Tracy Noonan

Personal information
- Full name: Tracy Jean Noonan (nee Ducar)
- Birth name: Tracy Jean Noonan
- Date of birth: June 18, 1973 (age 53)
- Place of birth: Lawrence, Massachusetts, U.S.
- Height: 5 ft 7 in (1.70 m)
- Position: Goalkeeper

College career
- Years: Team / Apps / (Gls)
- 1992–1995: North Carolina Tar Heels

Senior career*
- Years: Team / Apps / (Gls)
- 1998–1999: Raleigh Wings
- 2001–2003: Boston Breakers

International career
- 1996–1999: United States / 24 / (0)

Managerial career
- 1998–1999: UNC Greensboro Spartans (goalkeeping)
- 2004–2005: Greensboro Pride

= Tracy Ducar =

American soccer goalkeeper (born 1973)

Tracy Jean Noonan (born June 18, 1973) is an American soccer goalkeeper who was a member of the 1999 FIFA Women's World Cup-winning United States women's national team. She also played for the Boston Breakers in the Women's United Soccer Association.

==Early life==
Ducar was born in Lawrence, Massachusetts and began her athletic career at North Andover High School. She played both basketball and soccer, however, her second year she injured her back and needed surgery for two vertebrae to be fused together. Ducar was not able to play her junior year of soccer, and her soccer coach thought she was never going to be able to play again. However, Ducar proved her coach wrong, and led North Andover's women's soccer team to a Cape Ann League Title.

===University of North Carolina===
Ducar attended and played goalkeeper for the University of North Carolina. She graduated in 1995 with a degree in biology and a minor in chemistry. She was also inducted into Phi Beta Kappa. In the 1994 NCSS Tournament, Ducar played every minute in every game, and University of North Carolina won the National Championship. Ducar had complete shutouts both in the semi-final and final games.

Ducar was nominated for the 1995 Missouri Athletic Club Player of the Year. She was named All-American and Most Valuable Player at UNC; as captain, she led them to a record of 23–0–0 in 1995.

==Playing career==

===Club===
In 2000, Ducar became one of the twenty founding players of the Women's United Soccer Association, (WUSA), the first official professional women's soccer league in the United States. From 2000 to 2001, Ducar played for the Boston Breakers. In 2001, Ducar was awarded the Boston Breaker's Shield Award.
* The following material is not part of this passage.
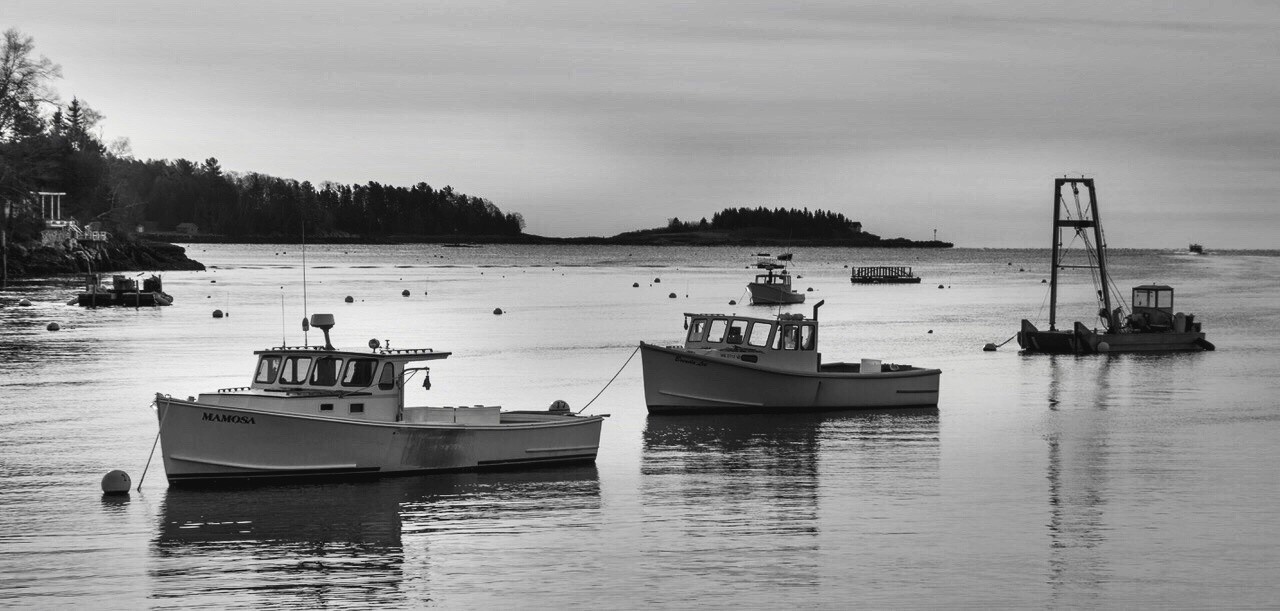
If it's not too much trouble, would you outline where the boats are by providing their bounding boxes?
[1017,173,1215,355]
[149,219,611,494]
[641,299,942,416]
[747,238,805,306]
Previously, during the summer of 1998, Ducar played for the Raleigh Wings. In 1999, Ducar played again for the Wings and led the team to a win in the W-League Championship.

===International===
Ducar's first appearance on the United States women's national soccer team was on January 16, 1996 vs. Brazil in Campinas, Brazil. Ducar picked up two more caps, (games played against international competition), in Melbourne on February 28, 1996 and in Bathurst on March 3, 1996. Ducar managed her first shutout on January 28, 1996 vs. Ukraine. Then in 1997, during the Nike Victory Tournament, Ducar split time in every game with Briana Scurry, (the starting goal keeper for the U.S. National Team), and also in the Women's World Cup in 1997.

One of Ducar's most shining moments was during the U.S. vs. Salzgitter, Germany. A substitution was made by the U.S., replacing Scurry with Ducar. Ducar had made four big saves to keep the shut out. In 1997, Ducar had made twelve overall appearances for the national team, while starting in three of them. In 1998, Ducar played in six matches for the national team and while starting in each one, had four shutouts, and allowed only two goals. That same year, the team won the Goodwill Games. During the 1999 FIFA Women's World Cup, Ducar represented the U.S. as one of the two back-up goalkeepers.

==Coaching career==
From 1999 to 2000, Ducar was goalkeeper coach and recruiting coordinator at the University of North Carolina at Greensboro.

In 2004, Ducar was named the women's head soccer coach at Greensboro College. Ducar and her husband, Chris Ducar, (the women's goalkeeper coach at the University of North Carolina), live together in Durham, North Carolina and run soccer camps, clinics, and private teaching sessions together.